The danger lies in the weaknesses of the strategies if you switch out too late. If you buy growth and on momentum at the peak, you better be out of it before the bubble bursts, because those high fliers are going to see the worst crashes when it does. Being too slow at the other transitions would not be as bad, but it would still lead to under-performance.
What I think would work better is to be contrarian on strategy: something I have discussed briefly already. As a bull run gathers pace investors tend to lose interest in value, and concentrate on growth, because that is that is performing well. This leads to value becoming under-valued and growth over-valued. Not the causality: the valuations are a result of a change investors attitudes that cannot be justified by a change in fundamentals.
If you reach a stage when it is difficult to find people who are interested in value, that is the time to buy it.

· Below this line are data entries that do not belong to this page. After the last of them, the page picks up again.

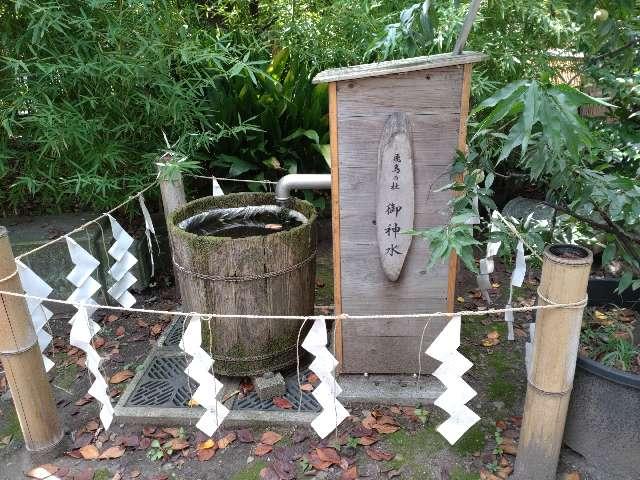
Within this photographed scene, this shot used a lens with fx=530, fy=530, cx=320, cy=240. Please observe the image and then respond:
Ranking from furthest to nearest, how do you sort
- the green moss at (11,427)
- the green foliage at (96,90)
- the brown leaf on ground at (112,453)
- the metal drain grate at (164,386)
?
the green foliage at (96,90) → the metal drain grate at (164,386) → the green moss at (11,427) → the brown leaf on ground at (112,453)

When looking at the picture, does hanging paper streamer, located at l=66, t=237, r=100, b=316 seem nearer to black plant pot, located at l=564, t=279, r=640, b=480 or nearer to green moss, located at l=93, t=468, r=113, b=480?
green moss, located at l=93, t=468, r=113, b=480

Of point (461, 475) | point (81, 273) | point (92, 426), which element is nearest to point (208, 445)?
point (92, 426)

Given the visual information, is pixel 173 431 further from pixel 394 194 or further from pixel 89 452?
pixel 394 194

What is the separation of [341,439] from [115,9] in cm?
314

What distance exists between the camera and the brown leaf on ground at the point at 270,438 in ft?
9.80

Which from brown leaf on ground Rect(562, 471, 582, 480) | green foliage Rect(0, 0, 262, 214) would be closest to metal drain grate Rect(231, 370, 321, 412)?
brown leaf on ground Rect(562, 471, 582, 480)

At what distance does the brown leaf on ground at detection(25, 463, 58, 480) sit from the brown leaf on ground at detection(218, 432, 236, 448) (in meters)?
0.88

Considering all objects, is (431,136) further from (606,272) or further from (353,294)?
(606,272)

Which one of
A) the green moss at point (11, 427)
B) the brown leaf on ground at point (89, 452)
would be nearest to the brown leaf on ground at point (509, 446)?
the brown leaf on ground at point (89, 452)

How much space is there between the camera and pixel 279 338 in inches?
130

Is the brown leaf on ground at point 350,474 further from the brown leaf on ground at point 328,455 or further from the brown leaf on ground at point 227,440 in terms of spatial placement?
the brown leaf on ground at point 227,440

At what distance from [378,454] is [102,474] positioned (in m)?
1.48

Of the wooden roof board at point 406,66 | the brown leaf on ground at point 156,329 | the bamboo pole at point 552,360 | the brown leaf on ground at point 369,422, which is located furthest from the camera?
the brown leaf on ground at point 156,329

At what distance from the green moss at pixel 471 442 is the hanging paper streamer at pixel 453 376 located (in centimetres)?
50
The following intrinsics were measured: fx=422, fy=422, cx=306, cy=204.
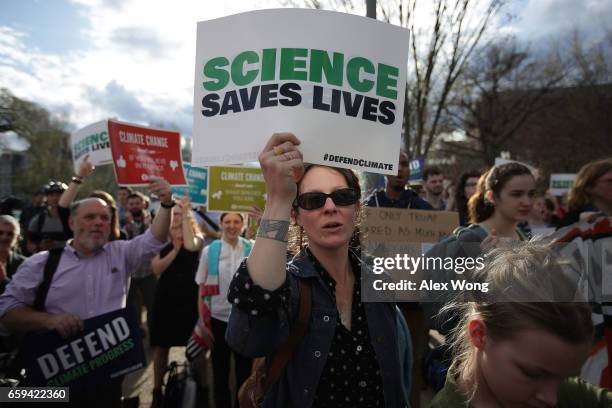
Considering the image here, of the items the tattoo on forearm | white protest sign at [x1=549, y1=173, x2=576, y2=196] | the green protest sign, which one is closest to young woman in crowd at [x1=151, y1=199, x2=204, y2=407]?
the green protest sign

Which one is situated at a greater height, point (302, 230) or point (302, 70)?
point (302, 70)

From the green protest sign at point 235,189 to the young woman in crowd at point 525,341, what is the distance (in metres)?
3.89

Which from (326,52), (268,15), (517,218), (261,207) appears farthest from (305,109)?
(261,207)

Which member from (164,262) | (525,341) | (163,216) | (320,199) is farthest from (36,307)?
(525,341)

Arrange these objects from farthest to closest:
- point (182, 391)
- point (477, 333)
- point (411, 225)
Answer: point (182, 391) → point (411, 225) → point (477, 333)

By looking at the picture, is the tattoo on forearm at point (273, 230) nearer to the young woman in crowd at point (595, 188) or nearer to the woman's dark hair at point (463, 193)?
the young woman in crowd at point (595, 188)

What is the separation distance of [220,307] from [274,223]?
9.21 feet

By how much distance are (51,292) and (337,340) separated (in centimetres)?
219

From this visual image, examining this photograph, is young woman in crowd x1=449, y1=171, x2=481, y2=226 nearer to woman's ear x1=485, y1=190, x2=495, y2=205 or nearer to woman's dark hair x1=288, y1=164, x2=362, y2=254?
woman's ear x1=485, y1=190, x2=495, y2=205

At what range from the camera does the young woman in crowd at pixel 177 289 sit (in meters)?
4.51

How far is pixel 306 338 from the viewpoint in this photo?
1480 mm

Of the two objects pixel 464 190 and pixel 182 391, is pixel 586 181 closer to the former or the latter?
pixel 464 190

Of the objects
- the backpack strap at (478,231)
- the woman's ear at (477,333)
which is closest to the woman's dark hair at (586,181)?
the backpack strap at (478,231)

The converse happens when markets crash, and persists for some time afterwards. That is the time to buy growth, when everyone else is playing it safe and buying value and worrying about financial strength (not that I am recommending buying companies close to insolvency).
To summarise: whatever is unfashionable is cheap, whatever everyone else is buying is over-rated.
The evidence is that value does better than growth over the long term, so if you must stick to one strategy, buy value, especially financially strong income shares. On the other hand, consistently swimming against the crowd's mentality is the way to find bargains. That said, I am not keen on being contrarian at the level of particular securities or commodities as that leads to buying deservedly cheap junk.